You. Eh. U. A. Stuart. With a ‘u’, ‘a’. He was beginning to remember. He held up a hand to try to momentarily stop the torrent of angry words from the agitated shop-keeper, to give himself long enough to regain his composure; to assess his situation. How had he got here? Where?
“Ger-ow!”
“Where am I?”
“Out!”
The man was moving forward menacingly. He was a short man, with a confrontational sweep of greasy, black hair, stretched across his forehead as though it was held in place with a piece of clingfilm, plastered down like someone just having walked in from a rain storm. Beady, black eyes were obscured behind thick, dirty lenses. There was no mistaking the threat behind the stick that he carried though. He struck the heavy object into the cupped palm of his hand, where the padded flesh soaked up the noise of the impact with a dull thud.
There was a large mirror on the wall behind the counter. For the first time Stuart looked beyond the shop owner and caught sight of his own reflection. The image that peered back was not the man that he had expected to see. He was never going to win any beard-of-the-year competitions, probably would not even have qualified as a part-time member of the Taliban, but the hair around his lower face was certainly more profuse than he had previously allowed it to grow. He stroked it experimentally. It was a horrible, straggly mess, but compared with the spectacularly, eccentric coiffure of the rest of the hair on his head, it looked positively normal. His normally civil locks stood up in matted, aggressive tufts, and the impression of a clown was further exaggerated by the strange face paint that he appeared to be wearing. Stuart wiped a finger across a dark streak of colour beneath his eye and was relieved to find the hue was not permanent. Mud, dirty river mud, appeared to be the culprit. He held his now stained finger out towards the Chinese man for him to see, as if, in some way, this would explain everything.
“Ger-ow!”
There was obviously not going to be any opportunity to reason with the angry man, let alone expect him to listen to Stuart’s explanation for his dishevelled appearance, and even less hope that he might provide some assistance in Stuart’s current plight.

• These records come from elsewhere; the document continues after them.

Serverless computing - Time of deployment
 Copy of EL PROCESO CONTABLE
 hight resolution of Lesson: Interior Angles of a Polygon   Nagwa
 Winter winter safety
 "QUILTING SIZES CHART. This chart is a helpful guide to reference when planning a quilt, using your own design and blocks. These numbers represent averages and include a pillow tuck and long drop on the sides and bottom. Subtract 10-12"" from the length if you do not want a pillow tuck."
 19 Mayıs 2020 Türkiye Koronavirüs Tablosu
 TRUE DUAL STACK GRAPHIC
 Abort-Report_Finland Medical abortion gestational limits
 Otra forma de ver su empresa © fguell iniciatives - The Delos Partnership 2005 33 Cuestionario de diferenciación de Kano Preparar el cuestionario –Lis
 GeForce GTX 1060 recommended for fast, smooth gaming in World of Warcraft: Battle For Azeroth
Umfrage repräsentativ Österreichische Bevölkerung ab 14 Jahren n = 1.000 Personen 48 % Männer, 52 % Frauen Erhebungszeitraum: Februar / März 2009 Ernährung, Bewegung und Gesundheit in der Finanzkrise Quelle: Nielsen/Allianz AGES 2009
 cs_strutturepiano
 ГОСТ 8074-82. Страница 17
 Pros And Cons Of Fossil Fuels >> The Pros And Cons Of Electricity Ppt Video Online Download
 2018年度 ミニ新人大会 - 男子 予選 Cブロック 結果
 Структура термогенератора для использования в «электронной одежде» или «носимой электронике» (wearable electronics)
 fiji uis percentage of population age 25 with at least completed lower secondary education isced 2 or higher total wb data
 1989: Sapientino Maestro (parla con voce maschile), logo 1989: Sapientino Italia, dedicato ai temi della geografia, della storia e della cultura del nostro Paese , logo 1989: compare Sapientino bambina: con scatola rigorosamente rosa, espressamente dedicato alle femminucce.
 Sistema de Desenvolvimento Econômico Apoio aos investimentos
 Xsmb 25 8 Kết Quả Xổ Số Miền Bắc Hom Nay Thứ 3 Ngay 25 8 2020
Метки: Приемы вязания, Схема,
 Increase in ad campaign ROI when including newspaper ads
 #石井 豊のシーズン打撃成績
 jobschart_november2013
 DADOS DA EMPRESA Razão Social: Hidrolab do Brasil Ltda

He held out his hands - defensive now - and started to back up towards the door of the shop, almost knocking over a shelf loaded with tinned vegetables, as he stumbled into it. “I’m going, I’m going.”
Retreating from such a bounty of food as the shop contained - shelves stacked with boxed and canned provisions, a display of fresh fruit, and a basket of long bread sticks - only served to remind Stuart just how hungry he was feeling. Passing a large, chest refrigerator next to the exit, its lid glazed with condensation, obscuring the promise of cool delicacies within, was almost to much for him. He did not need to feel inside the pockets of his shorts to know that there was no money there, and from the expression on the face of the Chinese owner he doubted that his francs would have been accepted even if he had been able to produce hard currency. He considered grabbing the first edible object within reach and doing a runner, but he quickly reasoned that despite looking like a savage, his only hope of returning to some kind of normality would be to remember his civility. It was hard, though, faced with such an objectionable adversary.
Emboldened by seeing the object of his disgust so close to leaving his premises, the shop-keeper had stepped up his level of abuse, “Ger-ow bas-ad! Bug off!” He shooed his hands, as though he were chasing off a lame dog, still keeping a tight grip on the stick, which provided the ultimate threat.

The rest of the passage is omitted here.